Tonight, President Biden should announce: 

  • Immediate funding increases for PEPFAR, correcting the harms of 10 years of flat funding and putting the AIDS response back on track so the world achieves the global target of defeating AIDS as a public health threat by 2030. The President’s budget request to Congress, expected March 6, should include $5.14 billion in funding for PEPFAR. 
  • A new strategic initiative for health justice for Key Populations (sex workers, people who use drugs, LGBTQ+ people, and people in confined settings) in PEPFAR-supported programs, saving lives and defending dignity and human rights as a cornerstone of the Biden administration’s AIDS response. This plan would scale up services provided for and led by Key Populations while boldly advancing strategies to dismantle colonial laws that criminalize Key Populations and undermine HIV treatment and prevention responses.  
  • A plan to accelerate the delivery of game-changing, pandemic-defeating technology such as injectables for HIV prevention and treatment. Biden must start by leveraging the role of the U.S. government to accelerate equitable global access to CAB-LA, a long-acting injectable drug that is highly effective at preventing HIV infection but remains out of reach for communities most at risk of new infections thanks to ViiV’s monopoly and profiteering.
  • Assurance that the federal government will, starting on May 31, replace funds for HIV treatment and prevention programs in any state, starting with Tennessee, whose governor has announced intent to reject federal HIV funding for prevention and treatment to guarantee life-saving programs have direct and uninterrupted access to alternative funding sources and individuals do not experience dangerous service gaps. 
  • A commitment to ensure that everyone in the United States, regardless of insurance status, will have access to free COVID testing, vaccines, and antiviral therapy.

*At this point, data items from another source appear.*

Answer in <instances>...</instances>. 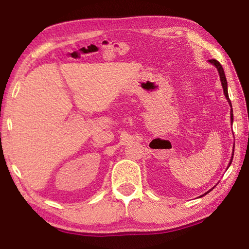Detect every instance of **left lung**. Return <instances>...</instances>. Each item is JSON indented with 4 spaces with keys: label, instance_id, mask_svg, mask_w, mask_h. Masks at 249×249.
Instances as JSON below:
<instances>
[{
    "label": "left lung",
    "instance_id": "obj_1",
    "mask_svg": "<svg viewBox=\"0 0 249 249\" xmlns=\"http://www.w3.org/2000/svg\"><path fill=\"white\" fill-rule=\"evenodd\" d=\"M209 61L211 62V64L214 65V66H215L216 68H217L218 73H220V78H221V82H222L223 90H224V94H225L227 101H229L230 104H231V100H230V98H229V92H227V81H226V77H225L224 70H223V68H222V66H221L220 62H218L217 60H215V59H211V60H209ZM231 122H233V109H231ZM231 160H233V156H231V159L230 165L231 163Z\"/></svg>",
    "mask_w": 249,
    "mask_h": 249
}]
</instances>
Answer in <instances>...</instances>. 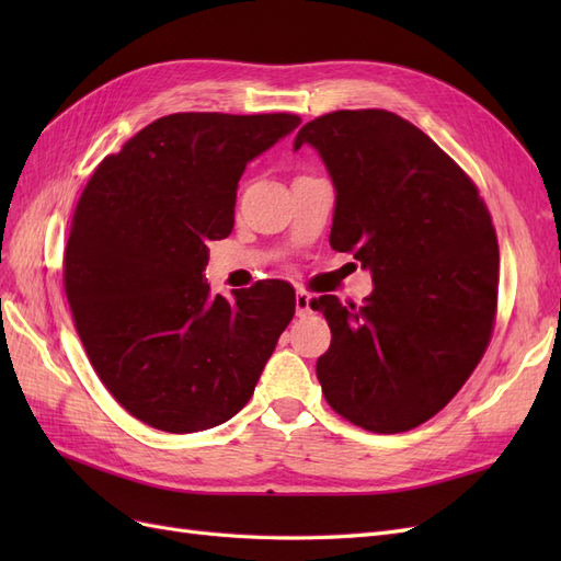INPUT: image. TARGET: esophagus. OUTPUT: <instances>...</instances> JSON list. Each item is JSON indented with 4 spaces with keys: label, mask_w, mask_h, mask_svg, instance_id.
I'll use <instances>...</instances> for the list:
<instances>
[{
    "label": "esophagus",
    "mask_w": 561,
    "mask_h": 561,
    "mask_svg": "<svg viewBox=\"0 0 561 561\" xmlns=\"http://www.w3.org/2000/svg\"><path fill=\"white\" fill-rule=\"evenodd\" d=\"M295 311H297V316H307L311 311V297L307 293H297Z\"/></svg>",
    "instance_id": "obj_1"
}]
</instances>
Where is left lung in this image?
I'll use <instances>...</instances> for the list:
<instances>
[{"mask_svg": "<svg viewBox=\"0 0 561 561\" xmlns=\"http://www.w3.org/2000/svg\"><path fill=\"white\" fill-rule=\"evenodd\" d=\"M334 184L330 245L375 280L360 309L311 301L332 344L316 363L336 414L371 433L435 416L478 367L499 299L496 231L478 186L426 133L386 110L304 126Z\"/></svg>", "mask_w": 561, "mask_h": 561, "instance_id": "obj_1", "label": "left lung"}]
</instances>
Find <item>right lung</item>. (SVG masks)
<instances>
[{"instance_id":"1","label":"right lung","mask_w":561,"mask_h":561,"mask_svg":"<svg viewBox=\"0 0 561 561\" xmlns=\"http://www.w3.org/2000/svg\"><path fill=\"white\" fill-rule=\"evenodd\" d=\"M297 114L184 112L157 118L98 165L72 217L65 293L100 381L128 414L198 433L239 414L295 290L257 283L231 297L203 278L227 239L245 165L290 135Z\"/></svg>"}]
</instances>
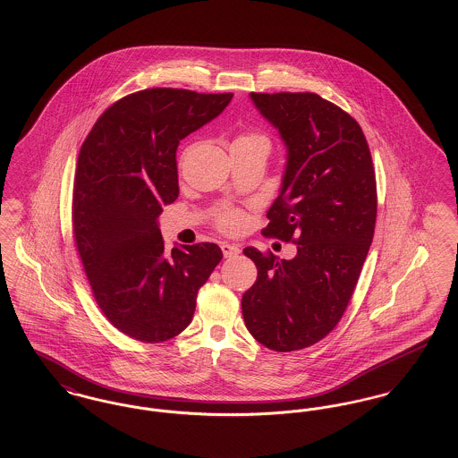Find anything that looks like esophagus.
<instances>
[{
  "label": "esophagus",
  "mask_w": 458,
  "mask_h": 458,
  "mask_svg": "<svg viewBox=\"0 0 458 458\" xmlns=\"http://www.w3.org/2000/svg\"><path fill=\"white\" fill-rule=\"evenodd\" d=\"M220 248H222V253H224V257H225V259H231V257L240 255V246H236V244L222 242V244H220Z\"/></svg>",
  "instance_id": "1"
}]
</instances>
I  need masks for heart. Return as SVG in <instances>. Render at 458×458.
Returning <instances> with one entry per match:
<instances>
[{"mask_svg":"<svg viewBox=\"0 0 458 458\" xmlns=\"http://www.w3.org/2000/svg\"><path fill=\"white\" fill-rule=\"evenodd\" d=\"M241 141H262V143H267L264 136H259V134H246V136H241V138L236 140V143H241ZM240 222L241 216L238 212H234V210H224V212L220 214V217H218L220 227H222V229H227V231L236 229V227L240 225Z\"/></svg>","mask_w":458,"mask_h":458,"instance_id":"b5f03b06","label":"heart"}]
</instances>
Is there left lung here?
<instances>
[{"label":"left lung","instance_id":"left-lung-1","mask_svg":"<svg viewBox=\"0 0 458 458\" xmlns=\"http://www.w3.org/2000/svg\"><path fill=\"white\" fill-rule=\"evenodd\" d=\"M286 146L264 234L294 241L291 260L244 248L257 283L242 294L248 331L274 352L327 336L346 310L374 238L377 194L360 125L315 93H250Z\"/></svg>","mask_w":458,"mask_h":458}]
</instances>
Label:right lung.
<instances>
[{"label":"right lung","mask_w":458,"mask_h":458,"mask_svg":"<svg viewBox=\"0 0 458 458\" xmlns=\"http://www.w3.org/2000/svg\"><path fill=\"white\" fill-rule=\"evenodd\" d=\"M233 93L155 88L114 103L81 148L73 238L105 317L123 335L160 343L182 333L218 262L214 242L165 251L158 217L179 196L177 146L218 117Z\"/></svg>","instance_id":"add662e5"}]
</instances>
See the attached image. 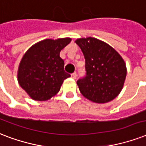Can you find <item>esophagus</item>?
I'll return each mask as SVG.
<instances>
[{"instance_id": "1", "label": "esophagus", "mask_w": 146, "mask_h": 146, "mask_svg": "<svg viewBox=\"0 0 146 146\" xmlns=\"http://www.w3.org/2000/svg\"><path fill=\"white\" fill-rule=\"evenodd\" d=\"M71 75H72V78L75 79V78H76V77H77V72H74V73H72Z\"/></svg>"}]
</instances>
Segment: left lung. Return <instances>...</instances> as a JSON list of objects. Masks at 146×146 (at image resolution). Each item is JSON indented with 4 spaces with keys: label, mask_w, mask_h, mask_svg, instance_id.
<instances>
[{
    "label": "left lung",
    "mask_w": 146,
    "mask_h": 146,
    "mask_svg": "<svg viewBox=\"0 0 146 146\" xmlns=\"http://www.w3.org/2000/svg\"><path fill=\"white\" fill-rule=\"evenodd\" d=\"M85 59V76L77 84L87 99L104 104L121 91L126 76V64L113 48L95 38L77 39Z\"/></svg>",
    "instance_id": "8db88e82"
}]
</instances>
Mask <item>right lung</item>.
I'll use <instances>...</instances> for the list:
<instances>
[{
  "instance_id": "right-lung-1",
  "label": "right lung",
  "mask_w": 146,
  "mask_h": 146,
  "mask_svg": "<svg viewBox=\"0 0 146 146\" xmlns=\"http://www.w3.org/2000/svg\"><path fill=\"white\" fill-rule=\"evenodd\" d=\"M72 39H44L30 47L23 55L18 69V82L30 98L43 101L59 91L65 79V62L59 54Z\"/></svg>"
}]
</instances>
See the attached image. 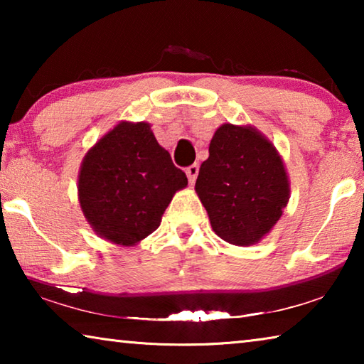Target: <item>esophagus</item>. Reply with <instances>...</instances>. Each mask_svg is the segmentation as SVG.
<instances>
[{
    "label": "esophagus",
    "instance_id": "obj_1",
    "mask_svg": "<svg viewBox=\"0 0 364 364\" xmlns=\"http://www.w3.org/2000/svg\"><path fill=\"white\" fill-rule=\"evenodd\" d=\"M186 175H188V180H189V183L193 184V183L196 181L197 175H199V165H197V164L189 165V167L186 168Z\"/></svg>",
    "mask_w": 364,
    "mask_h": 364
}]
</instances>
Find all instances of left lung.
<instances>
[{
  "label": "left lung",
  "mask_w": 364,
  "mask_h": 364,
  "mask_svg": "<svg viewBox=\"0 0 364 364\" xmlns=\"http://www.w3.org/2000/svg\"><path fill=\"white\" fill-rule=\"evenodd\" d=\"M196 193L212 230L239 247L273 230L291 197V183L274 144L252 125L223 123L213 133Z\"/></svg>",
  "instance_id": "obj_1"
}]
</instances>
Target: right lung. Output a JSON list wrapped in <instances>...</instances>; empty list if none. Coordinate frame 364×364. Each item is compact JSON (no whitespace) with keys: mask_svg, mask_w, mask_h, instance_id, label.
I'll return each instance as SVG.
<instances>
[{"mask_svg":"<svg viewBox=\"0 0 364 364\" xmlns=\"http://www.w3.org/2000/svg\"><path fill=\"white\" fill-rule=\"evenodd\" d=\"M186 186L151 123L123 120L85 154L78 202L97 236L132 247L157 230L176 191Z\"/></svg>","mask_w":364,"mask_h":364,"instance_id":"1","label":"right lung"}]
</instances>
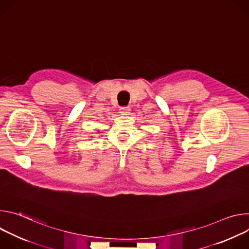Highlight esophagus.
<instances>
[{
    "mask_svg": "<svg viewBox=\"0 0 249 249\" xmlns=\"http://www.w3.org/2000/svg\"><path fill=\"white\" fill-rule=\"evenodd\" d=\"M130 107H126V106H124V107H120V109H119V112L121 113V114H128V113H130Z\"/></svg>",
    "mask_w": 249,
    "mask_h": 249,
    "instance_id": "obj_1",
    "label": "esophagus"
}]
</instances>
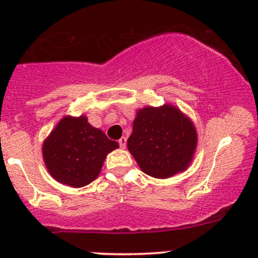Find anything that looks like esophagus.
Listing matches in <instances>:
<instances>
[{"label": "esophagus", "instance_id": "esophagus-1", "mask_svg": "<svg viewBox=\"0 0 258 258\" xmlns=\"http://www.w3.org/2000/svg\"><path fill=\"white\" fill-rule=\"evenodd\" d=\"M118 144H119V147H121V148H126V144H127L126 137H121V139L118 140Z\"/></svg>", "mask_w": 258, "mask_h": 258}]
</instances>
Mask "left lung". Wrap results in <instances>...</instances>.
<instances>
[{
  "label": "left lung",
  "mask_w": 258,
  "mask_h": 258,
  "mask_svg": "<svg viewBox=\"0 0 258 258\" xmlns=\"http://www.w3.org/2000/svg\"><path fill=\"white\" fill-rule=\"evenodd\" d=\"M127 147L146 175L168 178L191 165L197 131L189 117L171 103L140 108Z\"/></svg>",
  "instance_id": "left-lung-1"
}]
</instances>
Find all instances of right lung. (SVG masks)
<instances>
[{
  "instance_id": "add662e5",
  "label": "right lung",
  "mask_w": 258,
  "mask_h": 258,
  "mask_svg": "<svg viewBox=\"0 0 258 258\" xmlns=\"http://www.w3.org/2000/svg\"><path fill=\"white\" fill-rule=\"evenodd\" d=\"M116 148L118 144L86 116H64L43 141L42 156L52 178L77 188L98 177L106 156Z\"/></svg>"
}]
</instances>
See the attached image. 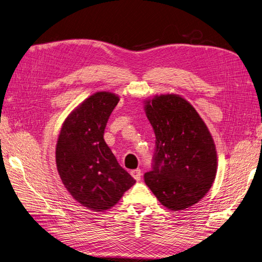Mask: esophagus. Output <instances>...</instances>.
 Segmentation results:
<instances>
[{"label":"esophagus","instance_id":"obj_1","mask_svg":"<svg viewBox=\"0 0 262 262\" xmlns=\"http://www.w3.org/2000/svg\"><path fill=\"white\" fill-rule=\"evenodd\" d=\"M131 175H132V177L136 179L137 181H139L140 179H141V175H142V172H141V169H134V170H132L131 171Z\"/></svg>","mask_w":262,"mask_h":262}]
</instances>
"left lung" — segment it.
I'll return each instance as SVG.
<instances>
[{"instance_id": "8db88e82", "label": "left lung", "mask_w": 262, "mask_h": 262, "mask_svg": "<svg viewBox=\"0 0 262 262\" xmlns=\"http://www.w3.org/2000/svg\"><path fill=\"white\" fill-rule=\"evenodd\" d=\"M156 138L147 187L164 207L185 210L208 193L216 176L217 155L207 124L193 106L176 94L145 100Z\"/></svg>"}]
</instances>
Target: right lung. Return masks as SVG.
<instances>
[{"mask_svg": "<svg viewBox=\"0 0 262 262\" xmlns=\"http://www.w3.org/2000/svg\"><path fill=\"white\" fill-rule=\"evenodd\" d=\"M119 96L97 92L63 122L55 147L57 168L69 193L95 212L113 208L134 184L104 140L109 116Z\"/></svg>", "mask_w": 262, "mask_h": 262, "instance_id": "right-lung-1", "label": "right lung"}]
</instances>
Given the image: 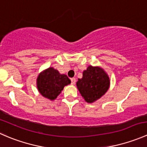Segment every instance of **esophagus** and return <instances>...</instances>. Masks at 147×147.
Returning a JSON list of instances; mask_svg holds the SVG:
<instances>
[{
    "label": "esophagus",
    "mask_w": 147,
    "mask_h": 147,
    "mask_svg": "<svg viewBox=\"0 0 147 147\" xmlns=\"http://www.w3.org/2000/svg\"><path fill=\"white\" fill-rule=\"evenodd\" d=\"M75 82H76V79L75 78H71V83L72 84H75Z\"/></svg>",
    "instance_id": "esophagus-1"
}]
</instances>
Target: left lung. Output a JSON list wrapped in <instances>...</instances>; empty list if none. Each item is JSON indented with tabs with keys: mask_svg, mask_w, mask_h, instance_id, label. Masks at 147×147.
Wrapping results in <instances>:
<instances>
[{
	"mask_svg": "<svg viewBox=\"0 0 147 147\" xmlns=\"http://www.w3.org/2000/svg\"><path fill=\"white\" fill-rule=\"evenodd\" d=\"M110 80L107 74L100 67L89 66L78 79L77 87L81 95L88 103H92L102 97L109 89Z\"/></svg>",
	"mask_w": 147,
	"mask_h": 147,
	"instance_id": "obj_1",
	"label": "left lung"
}]
</instances>
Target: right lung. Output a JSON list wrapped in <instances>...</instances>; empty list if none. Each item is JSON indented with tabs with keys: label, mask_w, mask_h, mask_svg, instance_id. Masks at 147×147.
I'll use <instances>...</instances> for the list:
<instances>
[{
	"label": "right lung",
	"mask_w": 147,
	"mask_h": 147,
	"mask_svg": "<svg viewBox=\"0 0 147 147\" xmlns=\"http://www.w3.org/2000/svg\"><path fill=\"white\" fill-rule=\"evenodd\" d=\"M70 83V80L66 75H61L53 67L42 71L37 78V87L39 92L50 100H55L65 86Z\"/></svg>",
	"instance_id": "right-lung-1"
}]
</instances>
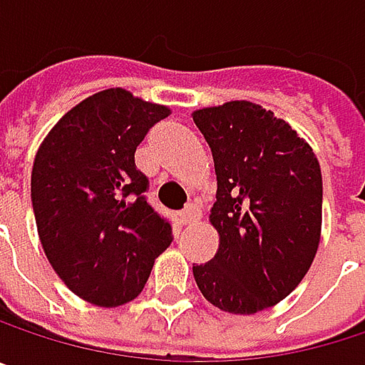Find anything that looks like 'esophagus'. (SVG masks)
Here are the masks:
<instances>
[{"label":"esophagus","instance_id":"1","mask_svg":"<svg viewBox=\"0 0 365 365\" xmlns=\"http://www.w3.org/2000/svg\"><path fill=\"white\" fill-rule=\"evenodd\" d=\"M200 215H202V207H200V202H190L185 209L182 211V222L185 226H190V224H196L198 220H200Z\"/></svg>","mask_w":365,"mask_h":365}]
</instances>
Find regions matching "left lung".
Segmentation results:
<instances>
[{
  "instance_id": "left-lung-1",
  "label": "left lung",
  "mask_w": 365,
  "mask_h": 365,
  "mask_svg": "<svg viewBox=\"0 0 365 365\" xmlns=\"http://www.w3.org/2000/svg\"><path fill=\"white\" fill-rule=\"evenodd\" d=\"M217 175L209 213L215 257L192 266L200 294L220 311L254 315L289 296L322 239V169L313 148L270 110L228 101L192 113Z\"/></svg>"
}]
</instances>
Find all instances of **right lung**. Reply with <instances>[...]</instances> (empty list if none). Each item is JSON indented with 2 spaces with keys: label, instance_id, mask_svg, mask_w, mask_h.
<instances>
[{
  "label": "right lung",
  "instance_id": "right-lung-1",
  "mask_svg": "<svg viewBox=\"0 0 365 365\" xmlns=\"http://www.w3.org/2000/svg\"><path fill=\"white\" fill-rule=\"evenodd\" d=\"M171 110L124 88L91 95L46 135L34 160L37 235L58 279L82 300L113 309L135 300L173 237L145 200L135 167L145 133Z\"/></svg>",
  "mask_w": 365,
  "mask_h": 365
}]
</instances>
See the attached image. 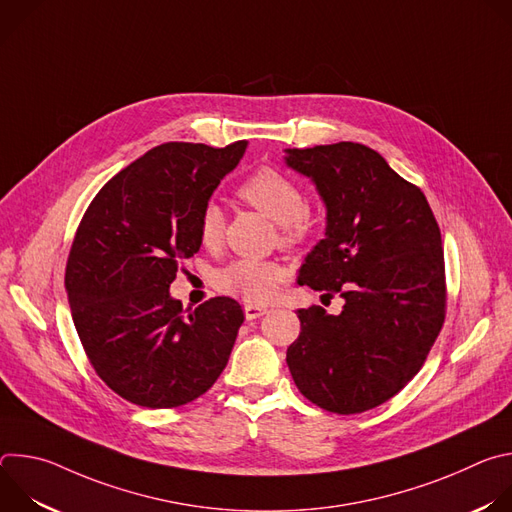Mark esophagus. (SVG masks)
I'll list each match as a JSON object with an SVG mask.
<instances>
[{"instance_id": "obj_1", "label": "esophagus", "mask_w": 512, "mask_h": 512, "mask_svg": "<svg viewBox=\"0 0 512 512\" xmlns=\"http://www.w3.org/2000/svg\"><path fill=\"white\" fill-rule=\"evenodd\" d=\"M267 314V308H259V306H245V318L247 320H257L261 316Z\"/></svg>"}]
</instances>
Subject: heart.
Instances as JSON below:
<instances>
[{"label":"heart","instance_id":"heart-1","mask_svg":"<svg viewBox=\"0 0 512 512\" xmlns=\"http://www.w3.org/2000/svg\"><path fill=\"white\" fill-rule=\"evenodd\" d=\"M239 196L249 206L263 212L279 225L285 245L298 243L308 235L306 196L302 188L273 168H261L241 186ZM198 239L206 249H218L225 239V214L221 206L208 202L198 216ZM285 281V269L273 261L239 259L216 273L214 283L227 296L239 298L251 306L271 302Z\"/></svg>","mask_w":512,"mask_h":512}]
</instances>
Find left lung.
Masks as SVG:
<instances>
[{
    "mask_svg": "<svg viewBox=\"0 0 512 512\" xmlns=\"http://www.w3.org/2000/svg\"><path fill=\"white\" fill-rule=\"evenodd\" d=\"M285 164L308 176L326 204V237L298 283L344 298L338 316L322 306L298 310L289 373L326 411H369L419 373L444 326L440 227L425 194L367 145L285 150Z\"/></svg>",
    "mask_w": 512,
    "mask_h": 512,
    "instance_id": "left-lung-1",
    "label": "left lung"
}]
</instances>
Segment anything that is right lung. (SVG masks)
Returning <instances> with one entry per match:
<instances>
[{
  "instance_id": "obj_1",
  "label": "right lung",
  "mask_w": 512,
  "mask_h": 512,
  "mask_svg": "<svg viewBox=\"0 0 512 512\" xmlns=\"http://www.w3.org/2000/svg\"><path fill=\"white\" fill-rule=\"evenodd\" d=\"M245 150L247 141L158 145L99 190L72 241L64 285L83 348L105 385L139 407L186 405L227 367L245 320L239 302L184 310L170 283L202 245L200 210Z\"/></svg>"
}]
</instances>
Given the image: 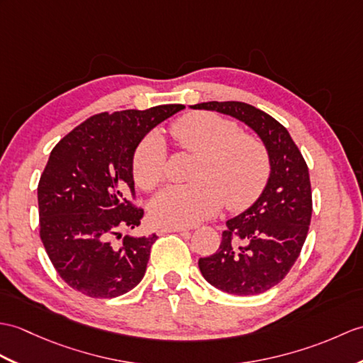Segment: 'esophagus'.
I'll return each mask as SVG.
<instances>
[{"instance_id": "esophagus-1", "label": "esophagus", "mask_w": 363, "mask_h": 363, "mask_svg": "<svg viewBox=\"0 0 363 363\" xmlns=\"http://www.w3.org/2000/svg\"><path fill=\"white\" fill-rule=\"evenodd\" d=\"M159 232L161 233H168V232H187V229L185 227H172V225H162L161 229H159Z\"/></svg>"}]
</instances>
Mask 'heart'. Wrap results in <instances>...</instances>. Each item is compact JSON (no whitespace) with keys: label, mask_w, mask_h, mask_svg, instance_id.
<instances>
[{"label":"heart","mask_w":363,"mask_h":363,"mask_svg":"<svg viewBox=\"0 0 363 363\" xmlns=\"http://www.w3.org/2000/svg\"><path fill=\"white\" fill-rule=\"evenodd\" d=\"M176 143L198 156L189 185L167 187L150 204L151 220L162 225L189 227L220 210L249 207L263 191L271 172L269 153L257 136L238 131L225 117L189 113L172 126ZM165 174V147L157 134L143 139L133 156V178L142 190H153Z\"/></svg>","instance_id":"b5f03b06"}]
</instances>
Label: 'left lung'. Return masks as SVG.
Listing matches in <instances>:
<instances>
[{
	"instance_id": "left-lung-1",
	"label": "left lung",
	"mask_w": 363,
	"mask_h": 363,
	"mask_svg": "<svg viewBox=\"0 0 363 363\" xmlns=\"http://www.w3.org/2000/svg\"><path fill=\"white\" fill-rule=\"evenodd\" d=\"M232 116L263 140L271 174L259 198L225 223L213 255L199 258L206 280L233 296H257L280 283L296 263L311 224L313 191L308 165L296 142L272 116L244 102L190 106Z\"/></svg>"
}]
</instances>
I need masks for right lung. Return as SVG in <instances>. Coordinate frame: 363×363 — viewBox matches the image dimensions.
Masks as SVG:
<instances>
[{"label": "right lung", "mask_w": 363, "mask_h": 363, "mask_svg": "<svg viewBox=\"0 0 363 363\" xmlns=\"http://www.w3.org/2000/svg\"><path fill=\"white\" fill-rule=\"evenodd\" d=\"M184 105L100 113L50 151L38 182L40 238L55 271L72 289L114 298L145 275L156 233L123 237L140 224L134 207L133 156L145 134Z\"/></svg>", "instance_id": "obj_1"}]
</instances>
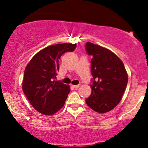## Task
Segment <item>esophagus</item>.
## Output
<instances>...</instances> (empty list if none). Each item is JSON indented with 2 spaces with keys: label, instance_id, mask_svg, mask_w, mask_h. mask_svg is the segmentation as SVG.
Instances as JSON below:
<instances>
[{
  "label": "esophagus",
  "instance_id": "1",
  "mask_svg": "<svg viewBox=\"0 0 148 148\" xmlns=\"http://www.w3.org/2000/svg\"><path fill=\"white\" fill-rule=\"evenodd\" d=\"M80 87V85H73V87L74 88V89H78V88H79Z\"/></svg>",
  "mask_w": 148,
  "mask_h": 148
}]
</instances>
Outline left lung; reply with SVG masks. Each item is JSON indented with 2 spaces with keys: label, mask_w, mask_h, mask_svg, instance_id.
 Segmentation results:
<instances>
[{
  "label": "left lung",
  "mask_w": 148,
  "mask_h": 148,
  "mask_svg": "<svg viewBox=\"0 0 148 148\" xmlns=\"http://www.w3.org/2000/svg\"><path fill=\"white\" fill-rule=\"evenodd\" d=\"M85 50L91 60V93L85 100L93 111L104 113L119 103L128 83V74L121 59L111 50L87 42Z\"/></svg>",
  "instance_id": "1"
}]
</instances>
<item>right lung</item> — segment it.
Instances as JSON below:
<instances>
[{"instance_id":"obj_1","label":"right lung","mask_w":148,"mask_h":148,"mask_svg":"<svg viewBox=\"0 0 148 148\" xmlns=\"http://www.w3.org/2000/svg\"><path fill=\"white\" fill-rule=\"evenodd\" d=\"M75 44H59L38 52L26 67L22 89L33 107L40 113L51 115L64 105L70 87L55 80L63 54L73 52Z\"/></svg>"}]
</instances>
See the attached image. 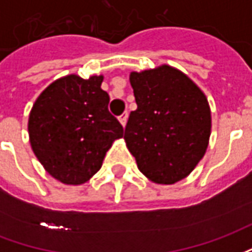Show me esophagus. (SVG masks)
<instances>
[{
    "mask_svg": "<svg viewBox=\"0 0 252 252\" xmlns=\"http://www.w3.org/2000/svg\"><path fill=\"white\" fill-rule=\"evenodd\" d=\"M119 120H120L121 126H126V120H128V112H124V113H123V115H121L120 117H119Z\"/></svg>",
    "mask_w": 252,
    "mask_h": 252,
    "instance_id": "obj_1",
    "label": "esophagus"
}]
</instances>
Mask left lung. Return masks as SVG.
<instances>
[{"label":"left lung","instance_id":"1","mask_svg":"<svg viewBox=\"0 0 252 252\" xmlns=\"http://www.w3.org/2000/svg\"><path fill=\"white\" fill-rule=\"evenodd\" d=\"M137 109L131 112L124 139L148 180L173 185L205 155L212 119L205 94L186 74L169 64L132 71Z\"/></svg>","mask_w":252,"mask_h":252}]
</instances>
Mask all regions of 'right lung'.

  • A commitment for the U.S. to support compulsory licensing requests to expand access to Paxlovid to all middle-income countries. The drug can reduce the risk of severe Covid by 90 percent and the risk of Long COVID symptoms by 25% but remains out of reach for most middle-income countries, including nearly all of Latin America. And yet it is still nearly impossible to obtain in low- and middle-income countries due to restrictive intellectual property regimes. 
  • Financial support for the mRNA vaccine technology hub in South Africa, starting with $100 million in funding now, to provide training and technical know-how to manufacturers in low-and middle-income countries.